[Data items]
════════

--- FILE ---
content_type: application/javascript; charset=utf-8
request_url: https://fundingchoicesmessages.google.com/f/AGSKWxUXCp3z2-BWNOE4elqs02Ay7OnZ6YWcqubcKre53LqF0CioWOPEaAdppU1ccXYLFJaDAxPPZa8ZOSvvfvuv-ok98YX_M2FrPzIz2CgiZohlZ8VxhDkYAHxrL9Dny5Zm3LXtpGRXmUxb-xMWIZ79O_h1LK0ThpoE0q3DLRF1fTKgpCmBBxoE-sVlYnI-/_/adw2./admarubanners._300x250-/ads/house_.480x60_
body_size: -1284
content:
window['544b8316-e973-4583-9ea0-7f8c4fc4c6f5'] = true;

════════

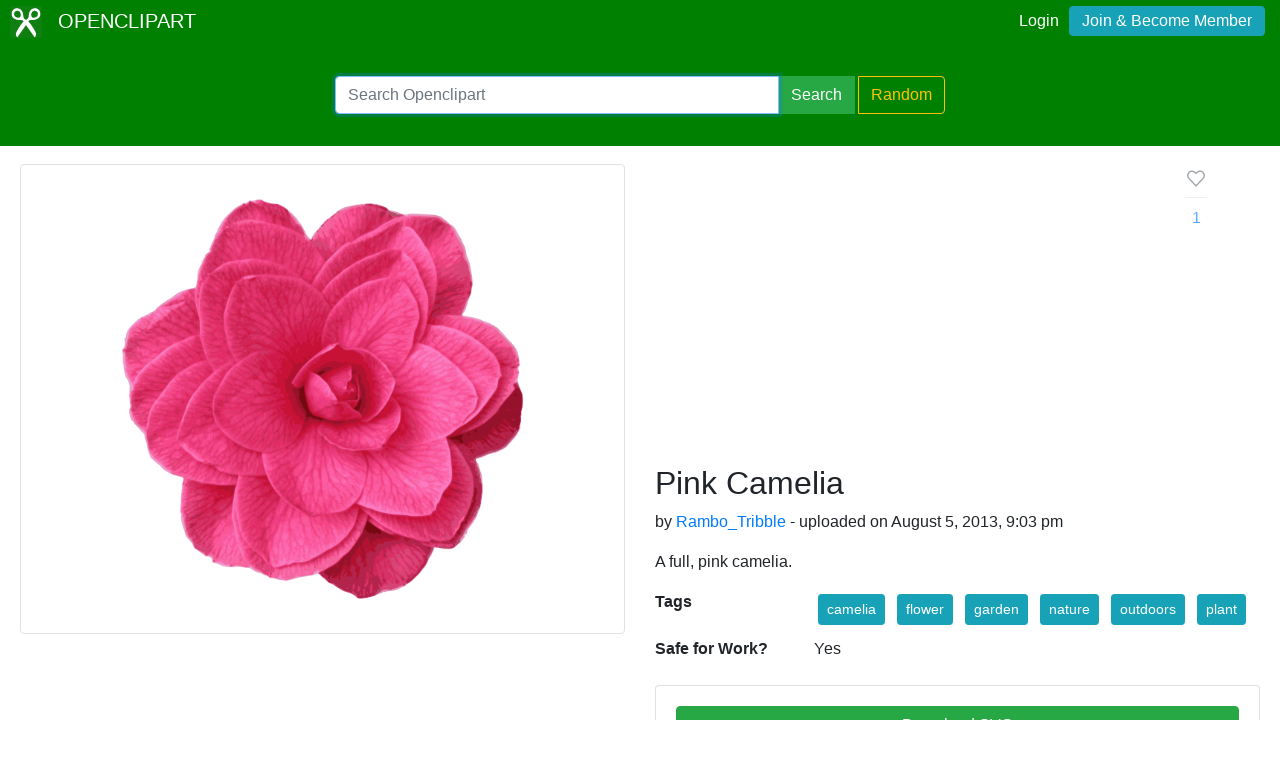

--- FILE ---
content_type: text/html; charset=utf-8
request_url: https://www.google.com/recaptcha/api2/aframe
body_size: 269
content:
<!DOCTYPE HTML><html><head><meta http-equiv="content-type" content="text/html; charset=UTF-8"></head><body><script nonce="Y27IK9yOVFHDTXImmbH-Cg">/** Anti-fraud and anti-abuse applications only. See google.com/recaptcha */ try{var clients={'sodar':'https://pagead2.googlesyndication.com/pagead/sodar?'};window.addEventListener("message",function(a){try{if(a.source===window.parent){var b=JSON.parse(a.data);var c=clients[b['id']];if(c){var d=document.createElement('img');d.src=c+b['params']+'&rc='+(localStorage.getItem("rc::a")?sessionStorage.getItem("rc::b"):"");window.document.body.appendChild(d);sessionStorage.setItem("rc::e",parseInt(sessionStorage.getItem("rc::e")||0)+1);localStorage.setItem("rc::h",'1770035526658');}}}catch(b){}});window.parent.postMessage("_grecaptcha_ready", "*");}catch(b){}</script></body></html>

════════

> Task instructions
Gather from the data above every line with the string "recaptcha".

> Written solution
request_url: https://www.google.com/recaptcha/api2/aframe
<!DOCTYPE HTML><html><head><meta http-equiv="content-type" content="text/html; charset=UTF-8"></head><body><script nonce="Y27IK9yOVFHDTXImmbH-Cg">/** Anti-fraud and anti-abuse applications only. See google.com/recaptcha */ try{var clients={'sodar':'https://pagead2.googlesyndication.com/pagead/sodar?'};window.addEventListener("message",function(a){try{if(a.source===window.parent){var b=JSON.parse(a.data);var c=clients[b['id']];if(c){var d=document.createElement('img');d.src=c+b['params']+'&rc='+(localStorage.getItem("rc::a")?sessionStorage.getItem("rc::b"):"");window.document.body.appendChild(d);sessionStorage.setItem("rc::e",parseInt(sessionStorage.getItem("rc::e")||0)+1);localStorage.setItem("rc::h",'1770035526658');}}}catch(b){}});window.parent.postMessage("_grecaptcha_ready", "*");}catch(b){}</script></body></html>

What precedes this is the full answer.